[Page images and extracted text]
┌────────

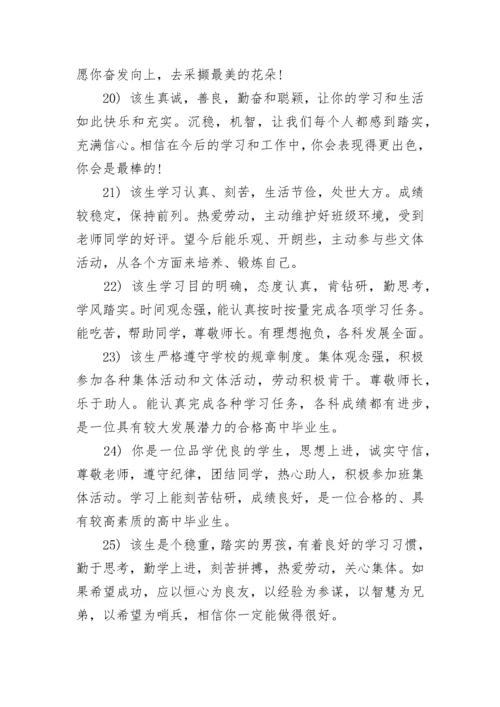 愿你奋发向上，去采撷最美的花朵！

20）该生真诚，善良，勤奋和聪颖，让你的学习和生活如此快乐和充实。沉稳，机智，让我们每个人都感到踏实，充满信心。相信在今后的学习和工作中，你会表现得更出色，你会是最棒的！

21）该生学习认真、刻苦，生活节俭，处世大方。成绩较稳定，保持前列。热爱劳动，主动维护好班级环境，受到老师同学的好评。望今后能乐观、开朗些，主动参与些文体活动，从各个方面来培养、锻炼自己。

22）该生学习目的明确，态度认真，肯钻研，勤思考，学风踏实。时间观念强，能认真按时按量完成各项学习任务。能吃苦，帮助同学，尊敬师长。有理想抱负，各科发展全面。

23）该生严格遵守学校的规章制度。集体观念强，积极参加各种集体活动和文体活动，劳动积极肯干。尊敬师长，乐于助人。能认真完成各种学习任务，各科成绩都有进步，是一位具有较大发展潜力的合格高中毕业生。

24）你是一位品学优良的学生，思想上进，诚实守信，尊敬老师，遵守纪律，团结同学，热心助人，积极参加班集体活动。学习上能刻苦钻研，成绩良好，是一位合格的、具有较高素质的高中毕业生。

25）该生是个稳重，踏实的男孩，有着良好的学习习惯，勤于思考，勤学上进，刻苦拼搏，热爱劳动，关心集体。如果希望成功，应以恒心为良友，以经验为参谋，以智慧为兄弟，以希望为哨兵，相信你一定能做得很好。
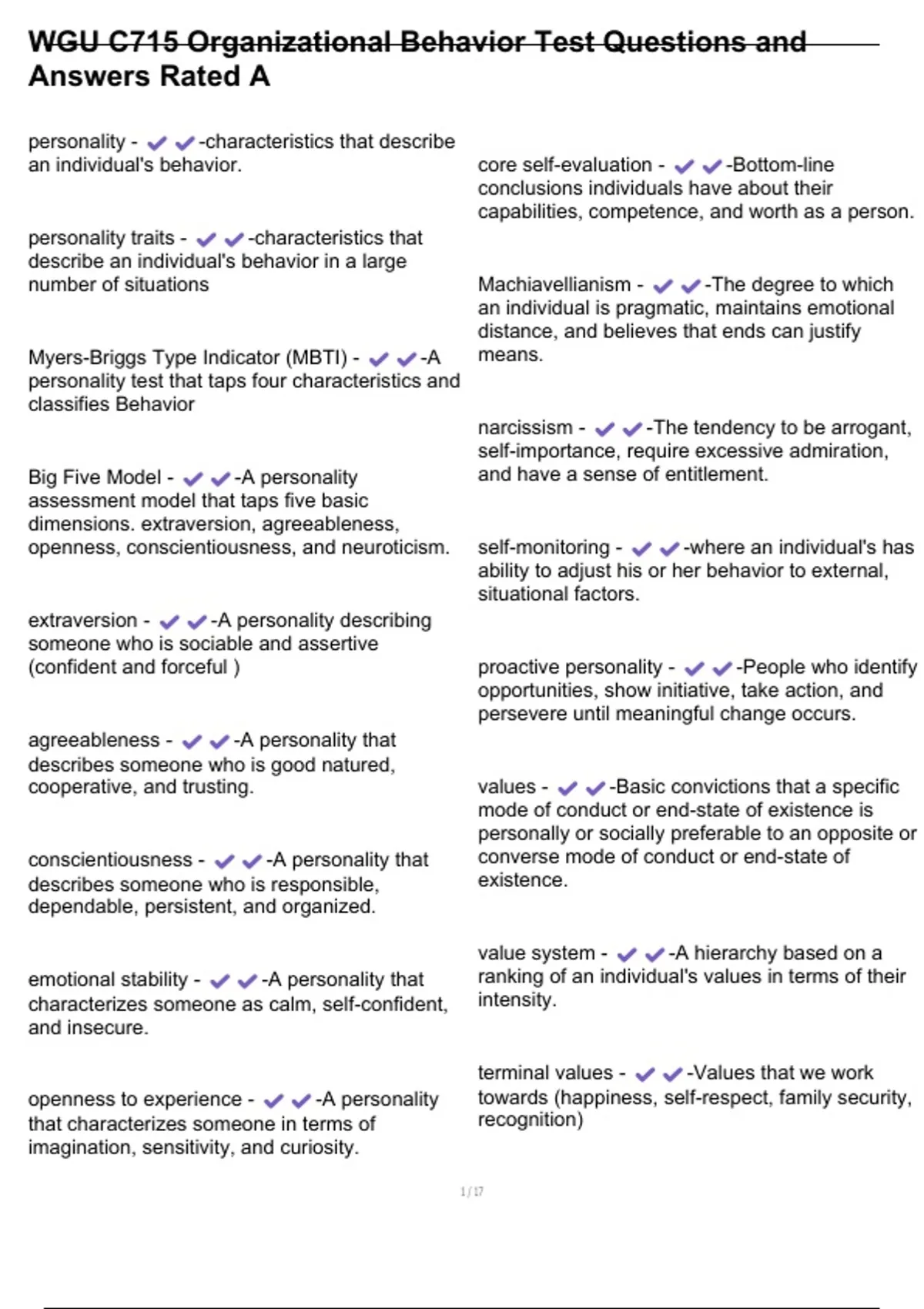 WGU C715 Organizational Behavior Test Questions and Answers Rated A

personality - ✔✔-characteristics that describe an individual's behavior.

personality traits - ✔✔-characteristics that describe an individual's behavior in a large number of situations

Myers-Briggs Type Indicator (MBTI) - ✔✔-A personality test that taps four characteristics and classifies Behavior

Big Five Model - ✔✔-A personality assessment model that taps five basic dimensions. extraversion, agreeableness, openness, conscientiousness, and neuroticism.

extraversion - ✔✔-A personality describing someone who is sociable and assertive (confident and forceful )

agreeableness - ✔✔-A personality that describes someone who is good natured, cooperative, and trusting.

conscientiousness - ✔✔-A personality that describes someone who is responsible, dependable, persistent, and organized.

emotional stability - ✔✔-A personality that characterizes someone as calm, self-confident, and insecure.

openness to experience - ✔✔-A personality that characterizes someone in terms of imagination, sensitivity, and curiosity.

core self-evaluation - ✔✔-Bottom-line conclusions individuals have about their capabilities, competence, and worth as a person.

Machiavellianism - ✔✔-The degree to which an individual is pragmatic, maintains emotional distance, and believes that ends can justify means.

narcissism - ✔✔-The tendency to be arrogant, self-importance, require excessive admiration, and have a sense of entitlement.

self-monitoring - ✔✔-where an individual's has ability to adjust his or her behavior to external, situational factors.

proactive personality - ✔✔-People who identify opportunities, show initiative, take action, and persevere until meaningful change occurs.

values - ✔✔-Basic convictions that a specific mode of conduct or end-state of existence is personally or socially preferable to an opposite or converse mode of conduct or end-state of existence.

value system - ✔✔-A hierarchy based on a ranking of an individual's values in terms of their intensity.

terminal values - ✔✔-Values that we work towards (happiness, self-respect, family security, recognition)

1 / 17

└────────

## [PROBLEM DESCRIPTION]
If an entry contains an image, print the rest of that entry exactly and leave the image out.

## [OUTPUT]
 愿你奋发向上，去采撷最美的花朵！

20）该生真诚，善良，勤奋和聪颖，让你的学习和生活如此快乐和充实。沉稳，机智，让我们每个人都感到踏实，充满信心。相信在今后的学习和工作中，你会表现得更出色，你会是最棒的！

21）该生学习认真、刻苦，生活节俭，处世大方。成绩较稳定，保持前列。热爱劳动，主动维护好班级环境，受到老师同学的好评。望今后能乐观、开朗些，主动参与些文体活动，从各个方面来培养、锻炼自己。

22）该生学习目的明确，态度认真，肯钻研，勤思考，学风踏实。时间观念强，能认真按时按量完成各项学习任务。能吃苦，帮助同学，尊敬师长。有理想抱负，各科发展全面。

23）该生严格遵守学校的规章制度。集体观念强，积极参加各种集体活动和文体活动，劳动积极肯干。尊敬师长，乐于助人。能认真完成各种学习任务，各科成绩都有进步，是一位具有较大发展潜力的合格高中毕业生。

24）你是一位品学优良的学生，思想上进，诚实守信，尊敬老师，遵守纪律，团结同学，热心助人，积极参加班集体活动。学习上能刻苦钻研，成绩良好，是一位合格的、具有较高素质的高中毕业生。

25）该生是个稳重，踏实的男孩，有着良好的学习习惯，勤于思考，勤学上进，刻苦拼搏，热爱劳动，关心集体。如果希望成功，应以恒心为良友，以经验为参谋，以智慧为兄弟，以希望为哨兵，相信你一定能做得很好。
 WGU C715 Organizational Behavior Test Questions and Answers Rated A

personality - ✔✔-characteristics that describe an individual's behavior.

personality traits - ✔✔-characteristics that describe an individual's behavior in a large number of situations

Myers-Briggs Type Indicator (MBTI) - ✔✔-A personality test that taps four characteristics and classifies Behavior

Big Five Model - ✔✔-A personality assessment model that taps five basic dimensions. extraversion, agreeableness, openness, conscientiousness, and neuroticism.

extraversion - ✔✔-A personality describing someone who is sociable and assertive (confident and forceful )

agreeableness - ✔✔-A personality that describes someone who is good natured, cooperative, and trusting.

conscientiousness - ✔✔-A personality that describes someone who is responsible, dependable, persistent, and organized.

emotional stability - ✔✔-A personality that characterizes someone as calm, self-confident, and insecure.

openness to experience - ✔✔-A personality that characterizes someone in terms of imagination, sensitivity, and curiosity.

core self-evaluation - ✔✔-Bottom-line conclusions individuals have about their capabilities, competence, and worth as a person.

Machiavellianism - ✔✔-The degree to which an individual is pragmatic, maintains emotional distance, and believes that ends can justify means.

narcissism - ✔✔-The tendency to be arrogant, self-importance, require excessive admiration, and have a sense of entitlement.

self-monitoring - ✔✔-where an individual's has ability to adjust his or her behavior to external, situational factors.

proactive personality - ✔✔-People who identify opportunities, show initiative, take action, and persevere until meaningful change occurs.

values - ✔✔-Basic convictions that a specific mode of conduct or end-state of existence is personally or socially preferable to an opposite or converse mode of conduct or end-state of existence.

value system - ✔✔-A hierarchy based on a ranking of an individual's values in terms of their intensity.

terminal values - ✔✔-Values that we work towards (happiness, self-respect, family security, recognition)

1 / 17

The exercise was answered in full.